Pupils are in classes where they are never expected to find anything difficult- difficulty has all but been eradicated from their academic lives. If the pupils have trouble understanding, it's because the teachers haven't explained it well enough. Teachers are now expected to be bland curriculum deliverers and whilst an awareness of different learning styles and abilities is a wonderful improvement on what went before, I feel that the pupils should be putting in more effort than their teachers in learning things. I trained in 2000 and burnt out in 2003 on 70 hour all singing all dancing weeks trying to entertain my perfectly theoretically able pupils (very few real learning difficulties there but a lot of unwillingness to do anything).
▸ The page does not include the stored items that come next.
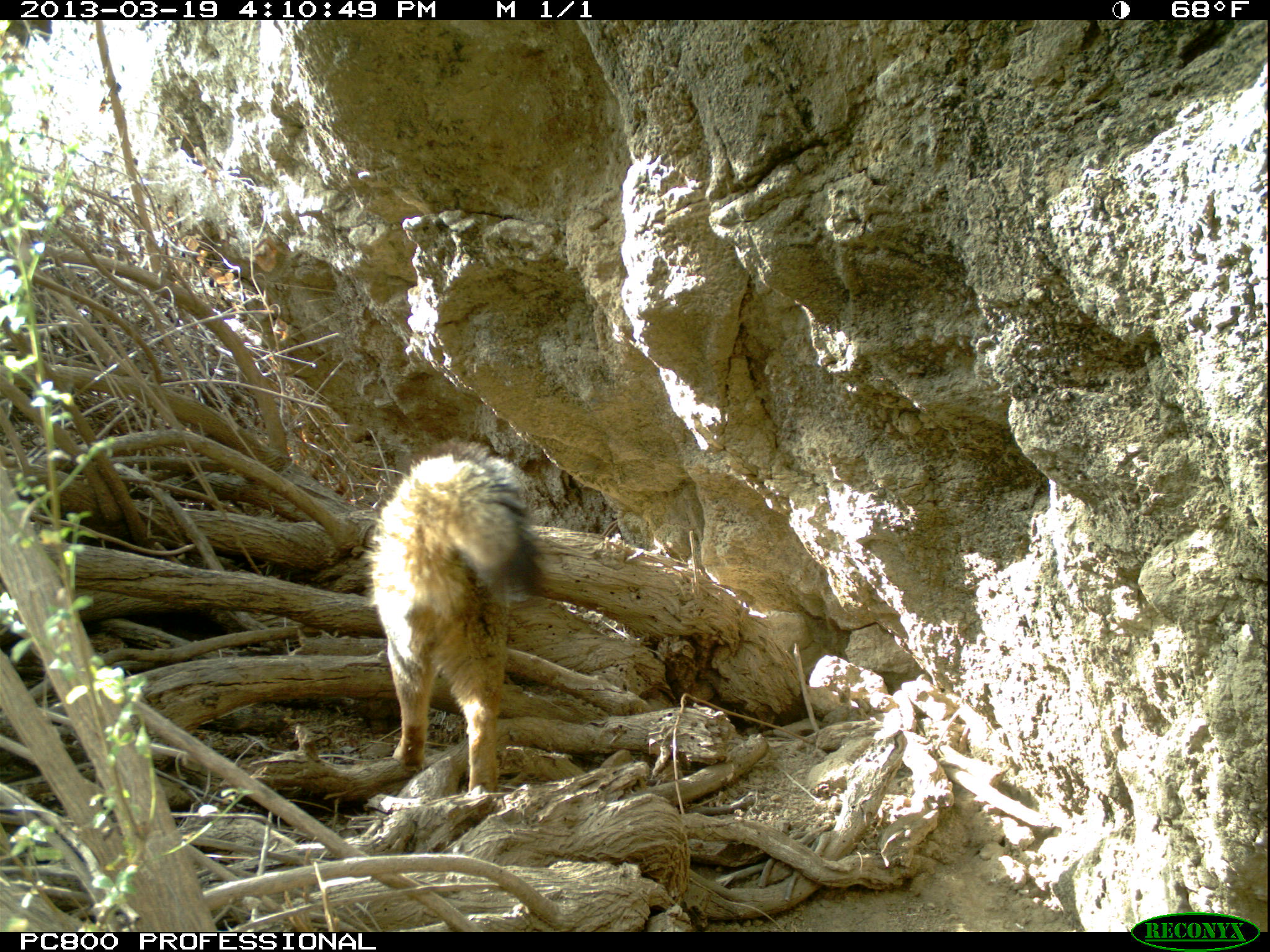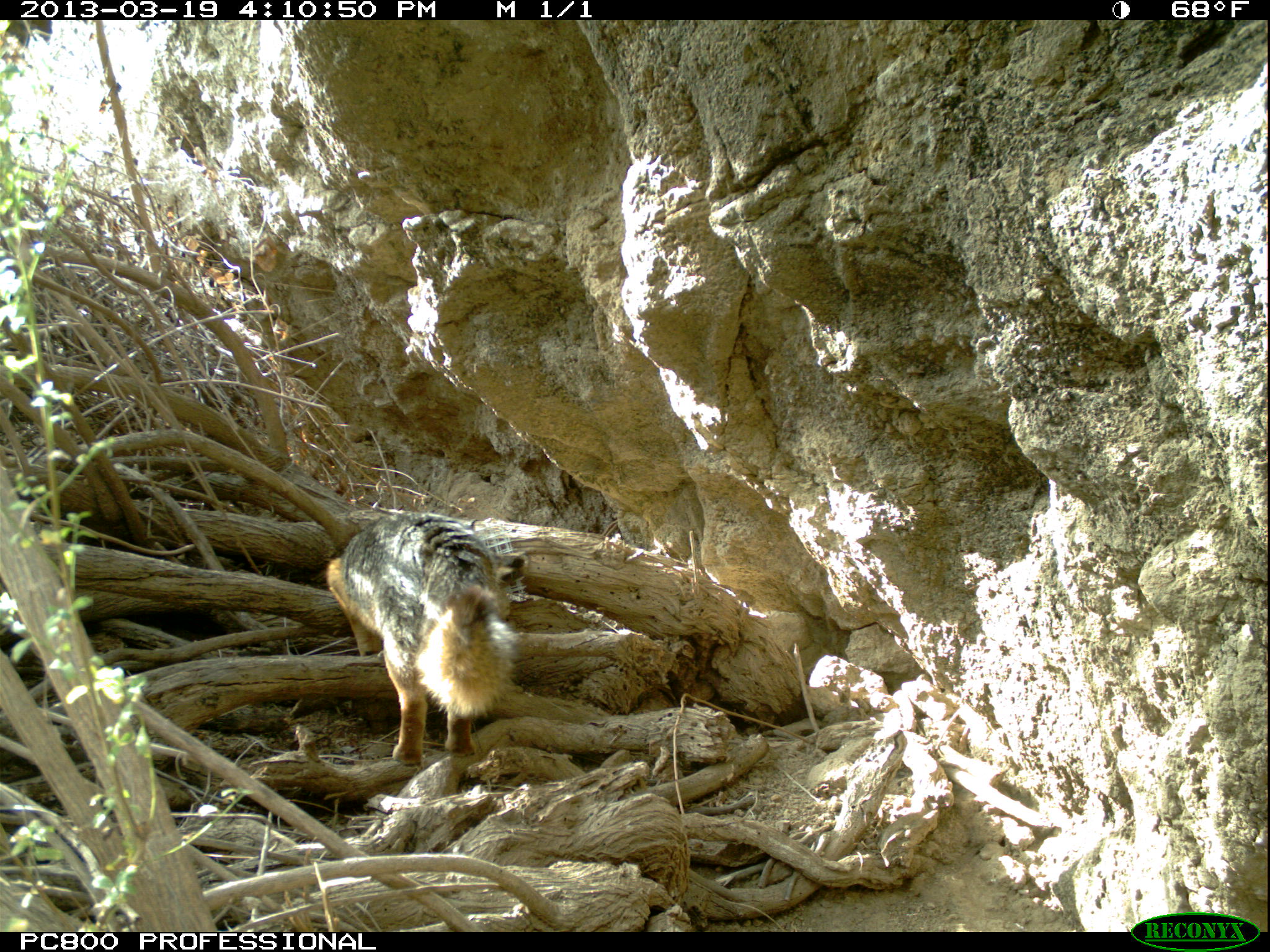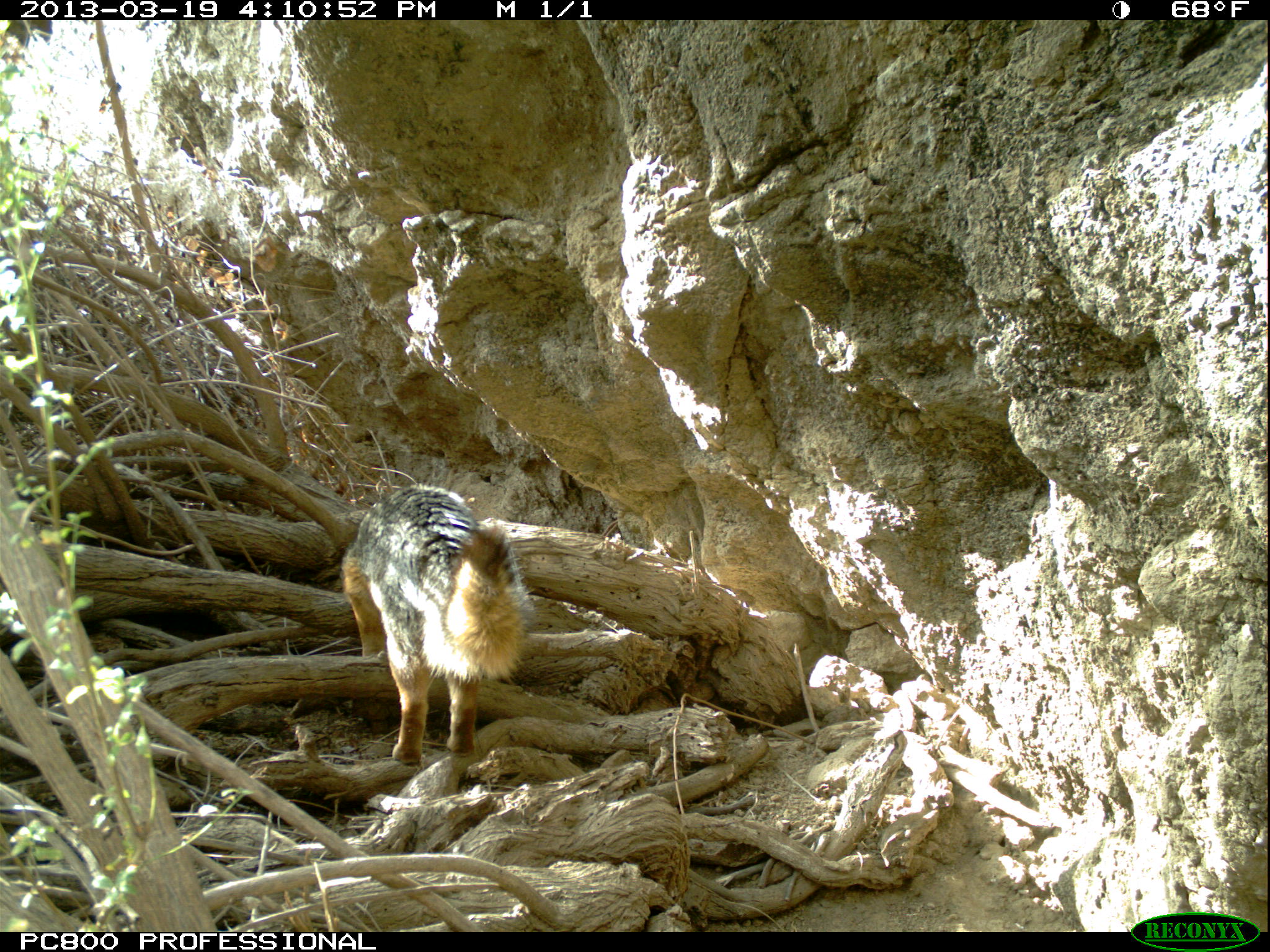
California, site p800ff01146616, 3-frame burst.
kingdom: Animalia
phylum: Chordata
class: Mammalia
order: Carnivora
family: Canidae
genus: Urocyon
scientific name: Urocyon littoralis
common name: island fox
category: fox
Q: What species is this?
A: Fox (island fox) (Urocyon littoralis).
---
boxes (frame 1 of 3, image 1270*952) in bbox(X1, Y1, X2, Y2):
fox: bbox(363, 433, 543, 791)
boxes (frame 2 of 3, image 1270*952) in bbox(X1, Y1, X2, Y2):
fox: bbox(323, 511, 518, 766)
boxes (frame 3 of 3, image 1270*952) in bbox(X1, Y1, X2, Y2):
fox: bbox(335, 482, 534, 764)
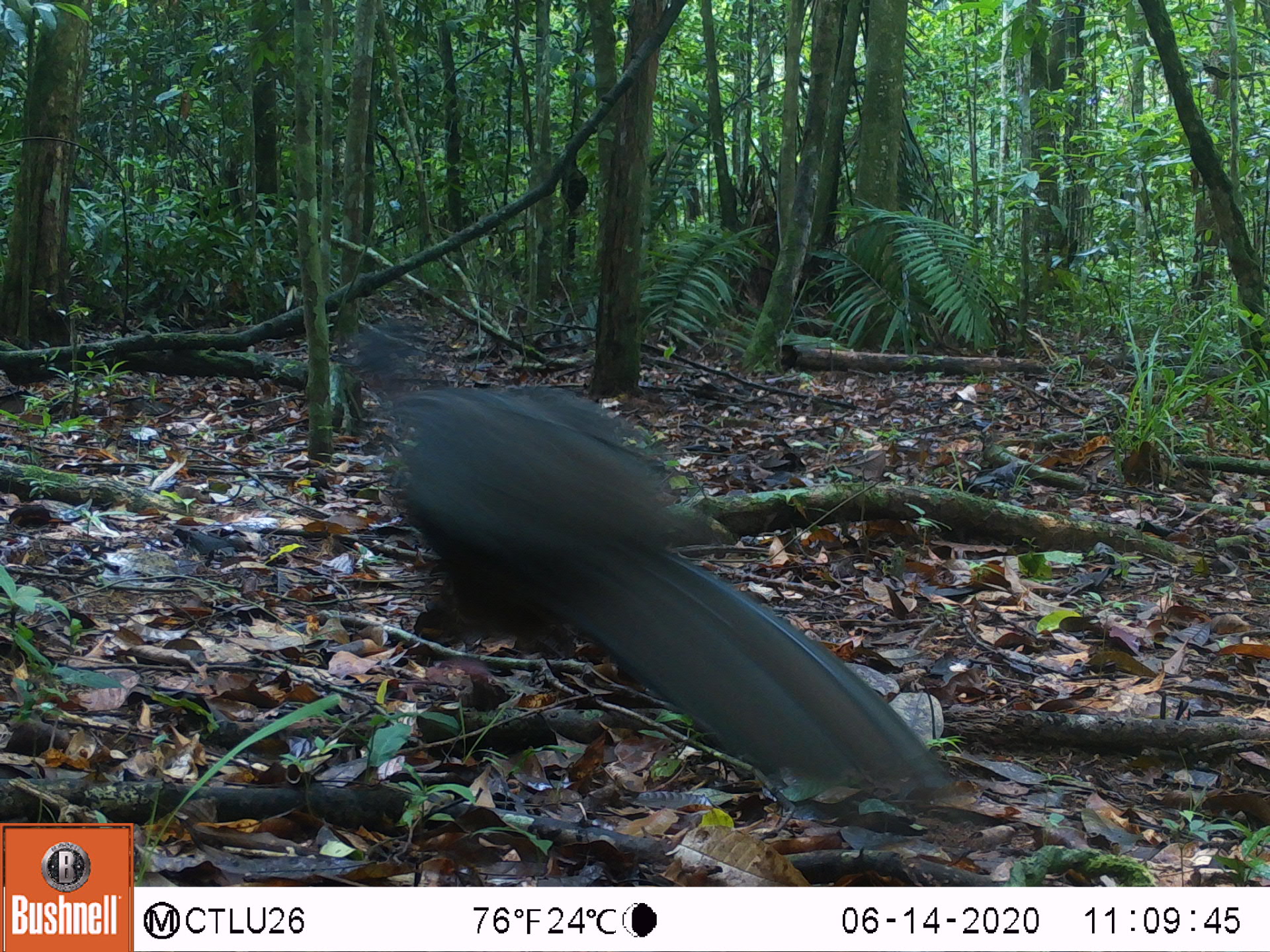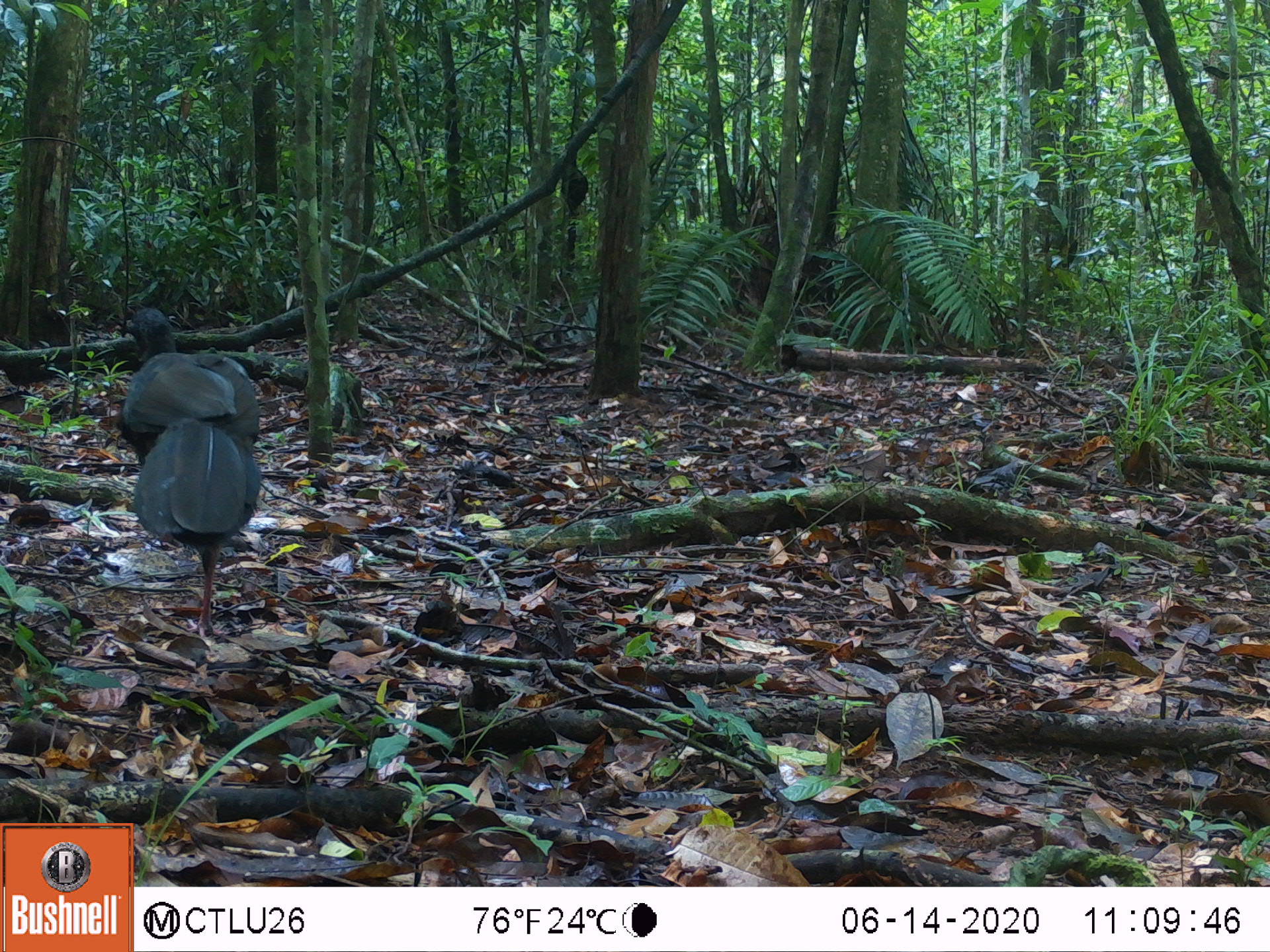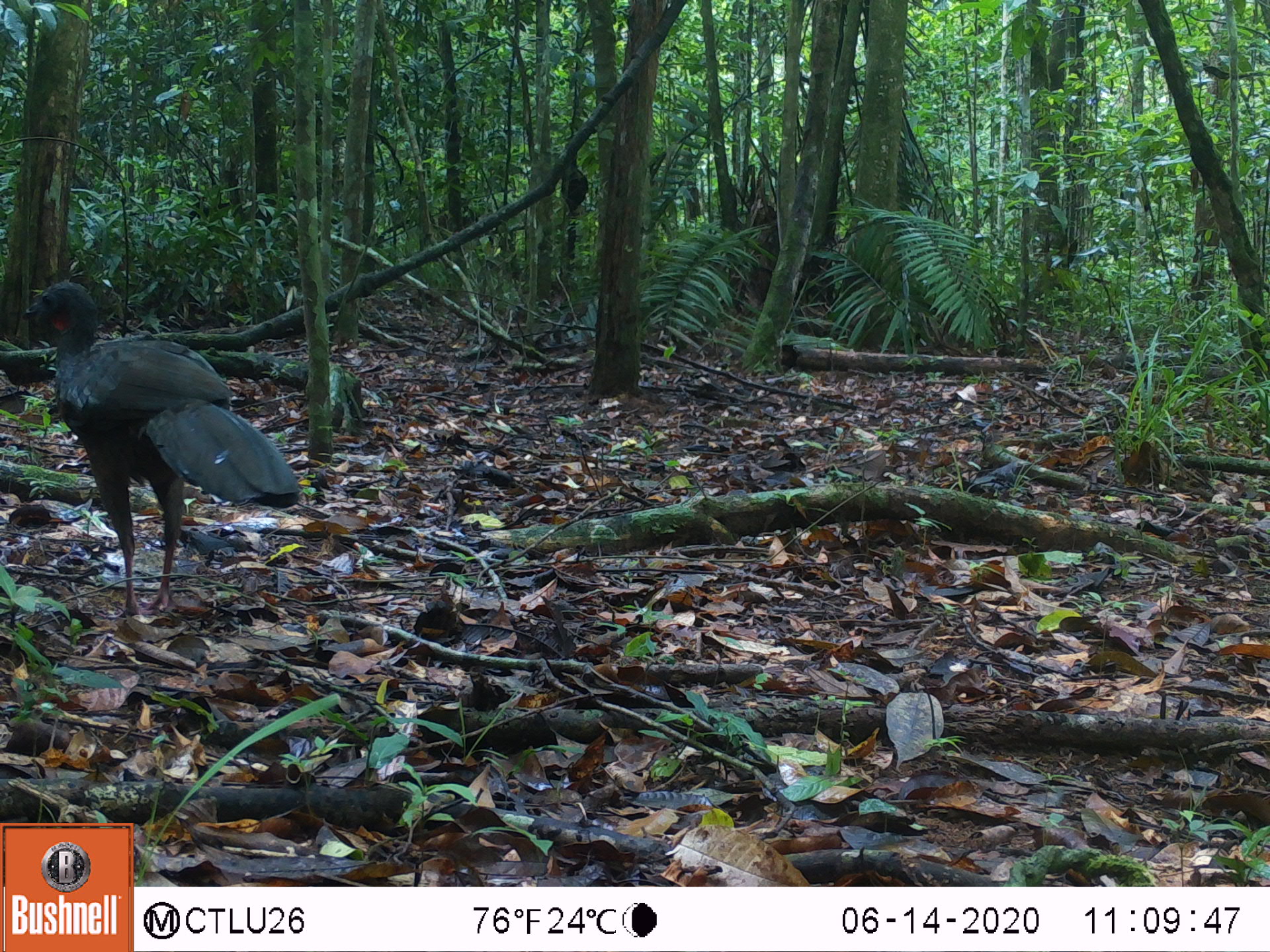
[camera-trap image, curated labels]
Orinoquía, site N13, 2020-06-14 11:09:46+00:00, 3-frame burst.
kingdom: Animalia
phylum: Chordata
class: Aves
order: Galliformes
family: Cracidae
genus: Penelope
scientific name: Penelope jacquacu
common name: spix's guan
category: spixs guan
Spixs guan (spix's guan) (Penelope jacquacu).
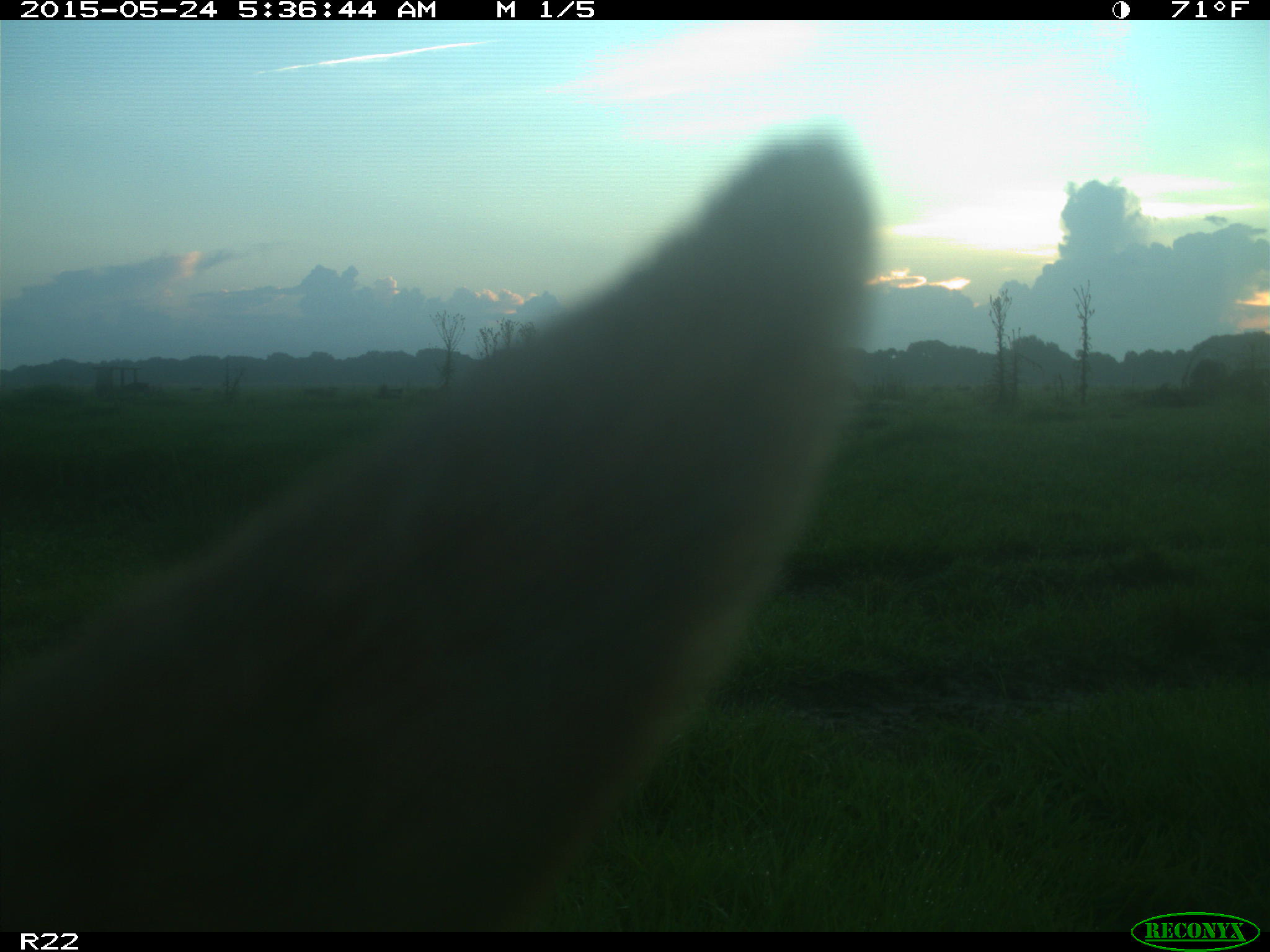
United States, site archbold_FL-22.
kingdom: Animalia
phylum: Chordata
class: Mammalia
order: Artiodactyla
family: Bovidae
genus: Bos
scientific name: Bos taurus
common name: domestic cow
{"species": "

Ofsted reports of the school I was in noted a singular reluctance to do anything among the pupils despite excellent teaching and highly enriched school and extra-curricular day they were receiving. As a staff of 70 we worked our hands to the bone for those first few years of a privately-managed state school yet made very few inroads among the older pupils. The younger age groups were achieving very well despite arriving in the school from their feeder schools below-average (most pupils' reading age around the 9yo mark, very few exceeding their chronological age, about 1-2 per class below 7yo).

Not sure what the solutions are really- you can lead the metaphorical horse to water... I get the impression that such a huge amount comes from the family environment and that trust in the school plays a crucial role.

duchesse · 21/03/2012 00:07

I'm aware that some parts of that are contradictory and/or make no sense but it's late and I have to be up in 6 hours so will have to wait till morning.

Yellowtip · 21/03/2012 00:18

duchesse: 'Teachers are now expected to be bland curriculum deliverers' Shock.

Not where I come from they aren't. Sorry you've had such a bad experience of contemporary education. Mercifully I can't believe for a moment that it's representative.